Increasing Awareness

In addition to bringing clinicians together with patients and families, Close’s project increased public awareness of sex chromosome aneuploidy. Close and parent partner Dorothy Boothe contacted state senator Renee Unterman, who also happens to be a nurse. Unterman worked with them to write a resolution, which the state legislature approved, declaring March 11, 2016, as X and Y Chromosome Variations Awareness Day. Close, along with patients and their families, traveled to the state senate on the big day, placing XY-branded buttons, information packets, and mint boxes on each senator’s desk.

“We were all standing in the hallway holding hands because just to be recognized for the first time, it was very powerful for these families,” Close said.

Shortly after, Deal declared May 2016 X and Y Variation Awareness Month. “It gave us incredible credibility,” Close says.

Meanwhile, the project was also gaining credibility at Emory University, Close’s home base. The university agreed to launch an interdisciplinary clinic to treat kids and young adults who have sex chromosome variations, making it one of a handful of such clinics around the country. The eXtraordinarY Kids Clinic in Atlanta opened in February 2016. It provides tailored consultations from specialists in developmental pediatrics, genetic counseling, neuropsychology, endocrinology, and urology.

Another unexpected dividend: The work created by the PCORI grant attracted the attention of a documentary filmmaker, Dianne Steinkraus, whose sister has a sex chromosome aneuploidy known as trisomy X. Now she and Close are producing a full-length film about people with X and Y chromosome variations. They also intend to use footage in teaching modules for people who work in medicine, psychiatry, education, law enforcement, and the judicial system.

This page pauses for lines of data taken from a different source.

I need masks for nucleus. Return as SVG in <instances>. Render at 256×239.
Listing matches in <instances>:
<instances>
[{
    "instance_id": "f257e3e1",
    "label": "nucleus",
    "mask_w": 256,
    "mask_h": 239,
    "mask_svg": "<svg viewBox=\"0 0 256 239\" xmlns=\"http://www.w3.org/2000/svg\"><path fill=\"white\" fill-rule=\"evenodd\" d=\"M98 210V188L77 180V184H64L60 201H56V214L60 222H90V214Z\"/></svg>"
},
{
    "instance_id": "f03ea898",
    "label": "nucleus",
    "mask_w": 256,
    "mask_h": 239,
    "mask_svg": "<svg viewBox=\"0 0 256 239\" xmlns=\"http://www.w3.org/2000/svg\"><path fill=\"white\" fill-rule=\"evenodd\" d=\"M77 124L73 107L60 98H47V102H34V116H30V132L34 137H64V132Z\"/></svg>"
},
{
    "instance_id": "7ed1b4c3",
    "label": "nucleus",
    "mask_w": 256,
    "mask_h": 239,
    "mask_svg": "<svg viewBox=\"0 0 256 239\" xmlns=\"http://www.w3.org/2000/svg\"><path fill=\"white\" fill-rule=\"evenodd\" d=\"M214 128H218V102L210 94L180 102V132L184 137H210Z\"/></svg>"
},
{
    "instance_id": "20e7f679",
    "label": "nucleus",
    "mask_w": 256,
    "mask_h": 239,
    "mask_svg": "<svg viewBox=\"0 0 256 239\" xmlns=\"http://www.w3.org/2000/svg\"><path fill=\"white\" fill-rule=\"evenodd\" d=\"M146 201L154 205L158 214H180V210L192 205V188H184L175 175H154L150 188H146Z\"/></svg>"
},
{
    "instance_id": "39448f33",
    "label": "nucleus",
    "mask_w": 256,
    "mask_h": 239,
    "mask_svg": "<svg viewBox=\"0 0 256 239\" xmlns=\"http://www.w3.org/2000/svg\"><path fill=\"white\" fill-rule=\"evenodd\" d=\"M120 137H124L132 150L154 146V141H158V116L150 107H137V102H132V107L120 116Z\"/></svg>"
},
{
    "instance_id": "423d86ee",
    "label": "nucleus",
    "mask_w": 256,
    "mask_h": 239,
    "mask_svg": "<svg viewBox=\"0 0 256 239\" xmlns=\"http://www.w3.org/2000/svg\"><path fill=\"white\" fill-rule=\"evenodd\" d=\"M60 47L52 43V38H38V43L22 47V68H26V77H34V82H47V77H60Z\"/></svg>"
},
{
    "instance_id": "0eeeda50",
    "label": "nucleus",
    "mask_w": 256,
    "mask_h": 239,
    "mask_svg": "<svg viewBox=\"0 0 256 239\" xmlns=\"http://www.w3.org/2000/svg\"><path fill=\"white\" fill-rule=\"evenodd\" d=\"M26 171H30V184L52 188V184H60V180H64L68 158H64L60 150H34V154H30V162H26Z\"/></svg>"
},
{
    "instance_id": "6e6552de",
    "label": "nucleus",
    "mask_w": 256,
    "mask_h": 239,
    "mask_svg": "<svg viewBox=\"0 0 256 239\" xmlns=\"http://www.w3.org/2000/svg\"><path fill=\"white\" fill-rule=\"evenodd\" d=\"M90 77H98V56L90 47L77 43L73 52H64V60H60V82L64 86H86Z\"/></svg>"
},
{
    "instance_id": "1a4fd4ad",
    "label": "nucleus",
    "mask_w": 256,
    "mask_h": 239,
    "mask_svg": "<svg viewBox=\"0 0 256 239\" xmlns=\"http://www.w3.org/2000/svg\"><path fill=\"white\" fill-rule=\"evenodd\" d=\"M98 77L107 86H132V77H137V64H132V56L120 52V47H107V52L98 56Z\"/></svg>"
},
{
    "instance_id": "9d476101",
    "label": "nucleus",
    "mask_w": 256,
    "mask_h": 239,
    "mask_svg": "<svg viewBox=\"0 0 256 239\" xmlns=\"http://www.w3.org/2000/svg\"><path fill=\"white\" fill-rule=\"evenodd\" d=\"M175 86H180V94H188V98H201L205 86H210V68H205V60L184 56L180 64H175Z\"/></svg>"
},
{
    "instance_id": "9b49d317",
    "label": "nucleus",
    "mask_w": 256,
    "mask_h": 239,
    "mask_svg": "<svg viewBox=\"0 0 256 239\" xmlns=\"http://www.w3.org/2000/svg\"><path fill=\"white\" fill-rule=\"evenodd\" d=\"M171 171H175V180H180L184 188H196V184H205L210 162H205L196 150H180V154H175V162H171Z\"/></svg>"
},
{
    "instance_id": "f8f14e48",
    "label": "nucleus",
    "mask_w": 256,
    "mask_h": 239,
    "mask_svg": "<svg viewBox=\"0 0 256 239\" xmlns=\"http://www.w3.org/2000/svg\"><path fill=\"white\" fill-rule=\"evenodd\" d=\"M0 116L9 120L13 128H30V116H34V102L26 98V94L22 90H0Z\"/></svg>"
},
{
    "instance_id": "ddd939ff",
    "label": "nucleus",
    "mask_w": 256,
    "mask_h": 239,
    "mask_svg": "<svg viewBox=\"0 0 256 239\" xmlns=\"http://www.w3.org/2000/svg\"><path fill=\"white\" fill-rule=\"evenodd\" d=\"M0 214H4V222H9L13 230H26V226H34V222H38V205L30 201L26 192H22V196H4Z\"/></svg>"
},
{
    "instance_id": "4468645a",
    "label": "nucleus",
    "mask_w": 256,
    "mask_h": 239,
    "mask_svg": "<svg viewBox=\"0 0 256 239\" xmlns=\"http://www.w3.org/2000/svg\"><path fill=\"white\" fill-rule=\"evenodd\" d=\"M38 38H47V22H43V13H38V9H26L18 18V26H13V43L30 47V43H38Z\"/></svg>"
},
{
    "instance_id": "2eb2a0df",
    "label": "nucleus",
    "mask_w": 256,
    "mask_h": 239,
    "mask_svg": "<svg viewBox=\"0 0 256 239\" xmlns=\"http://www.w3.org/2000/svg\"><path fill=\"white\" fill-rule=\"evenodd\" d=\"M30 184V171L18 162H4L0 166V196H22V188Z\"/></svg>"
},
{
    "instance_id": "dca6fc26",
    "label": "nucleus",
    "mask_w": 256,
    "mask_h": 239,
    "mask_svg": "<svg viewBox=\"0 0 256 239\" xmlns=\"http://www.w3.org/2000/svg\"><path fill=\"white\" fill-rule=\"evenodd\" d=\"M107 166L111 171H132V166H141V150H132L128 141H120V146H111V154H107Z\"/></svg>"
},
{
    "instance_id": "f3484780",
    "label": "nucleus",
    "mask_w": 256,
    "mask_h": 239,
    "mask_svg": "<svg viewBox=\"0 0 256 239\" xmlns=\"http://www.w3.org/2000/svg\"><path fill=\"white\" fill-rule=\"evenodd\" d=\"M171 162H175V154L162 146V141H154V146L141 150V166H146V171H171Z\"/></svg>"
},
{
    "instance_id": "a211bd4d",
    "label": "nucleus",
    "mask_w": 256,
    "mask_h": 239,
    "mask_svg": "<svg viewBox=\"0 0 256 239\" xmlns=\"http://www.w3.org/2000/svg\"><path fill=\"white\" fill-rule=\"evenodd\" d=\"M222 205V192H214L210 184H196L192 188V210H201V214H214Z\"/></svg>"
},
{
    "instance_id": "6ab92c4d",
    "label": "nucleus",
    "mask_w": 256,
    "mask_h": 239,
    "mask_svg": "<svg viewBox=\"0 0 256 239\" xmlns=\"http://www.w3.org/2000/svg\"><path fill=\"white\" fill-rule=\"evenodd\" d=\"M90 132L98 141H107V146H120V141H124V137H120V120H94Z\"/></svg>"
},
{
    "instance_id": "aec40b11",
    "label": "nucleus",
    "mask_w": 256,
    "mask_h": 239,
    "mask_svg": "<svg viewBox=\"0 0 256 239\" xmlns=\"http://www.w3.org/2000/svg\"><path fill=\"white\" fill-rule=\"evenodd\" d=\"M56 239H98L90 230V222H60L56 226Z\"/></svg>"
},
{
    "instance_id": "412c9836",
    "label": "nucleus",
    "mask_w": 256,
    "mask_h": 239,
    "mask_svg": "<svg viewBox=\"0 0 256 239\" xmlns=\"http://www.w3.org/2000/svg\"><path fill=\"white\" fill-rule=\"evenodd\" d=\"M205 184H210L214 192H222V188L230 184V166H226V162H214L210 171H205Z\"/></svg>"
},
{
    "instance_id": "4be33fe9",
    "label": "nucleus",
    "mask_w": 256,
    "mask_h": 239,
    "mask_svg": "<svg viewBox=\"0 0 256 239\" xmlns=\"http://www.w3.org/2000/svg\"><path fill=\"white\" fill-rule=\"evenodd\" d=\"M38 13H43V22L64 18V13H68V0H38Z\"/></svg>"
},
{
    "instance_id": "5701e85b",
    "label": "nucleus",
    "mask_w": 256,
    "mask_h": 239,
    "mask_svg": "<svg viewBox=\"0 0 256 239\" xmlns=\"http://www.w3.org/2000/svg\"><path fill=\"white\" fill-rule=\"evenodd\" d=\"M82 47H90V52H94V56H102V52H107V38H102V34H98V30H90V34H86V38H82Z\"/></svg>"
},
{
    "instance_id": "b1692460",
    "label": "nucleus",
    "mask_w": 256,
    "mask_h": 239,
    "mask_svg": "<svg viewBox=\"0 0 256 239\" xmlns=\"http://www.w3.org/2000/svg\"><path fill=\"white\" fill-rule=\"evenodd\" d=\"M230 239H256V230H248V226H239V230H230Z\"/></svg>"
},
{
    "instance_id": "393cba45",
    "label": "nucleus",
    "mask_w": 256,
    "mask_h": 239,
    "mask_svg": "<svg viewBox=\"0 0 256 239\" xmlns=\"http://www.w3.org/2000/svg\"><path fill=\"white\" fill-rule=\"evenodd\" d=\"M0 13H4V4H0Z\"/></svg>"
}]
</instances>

The PCORI-funded project also created such a strong bond among patients and their families that some created the AXYS Southeastern Support Group, which meets bi-monthly, offering presentations of interest and support. This regional support group now draws people from North Carolina, South Carolina, Tennessee, Georgia and Florida.

“I had very concrete goals when the project started: I wanted to have five new research questions that were patient-centered,” Close says. She now has more than double that (see box, A Bounty of Research Questions). “All these other unexpected dividends, I never could have imagined.”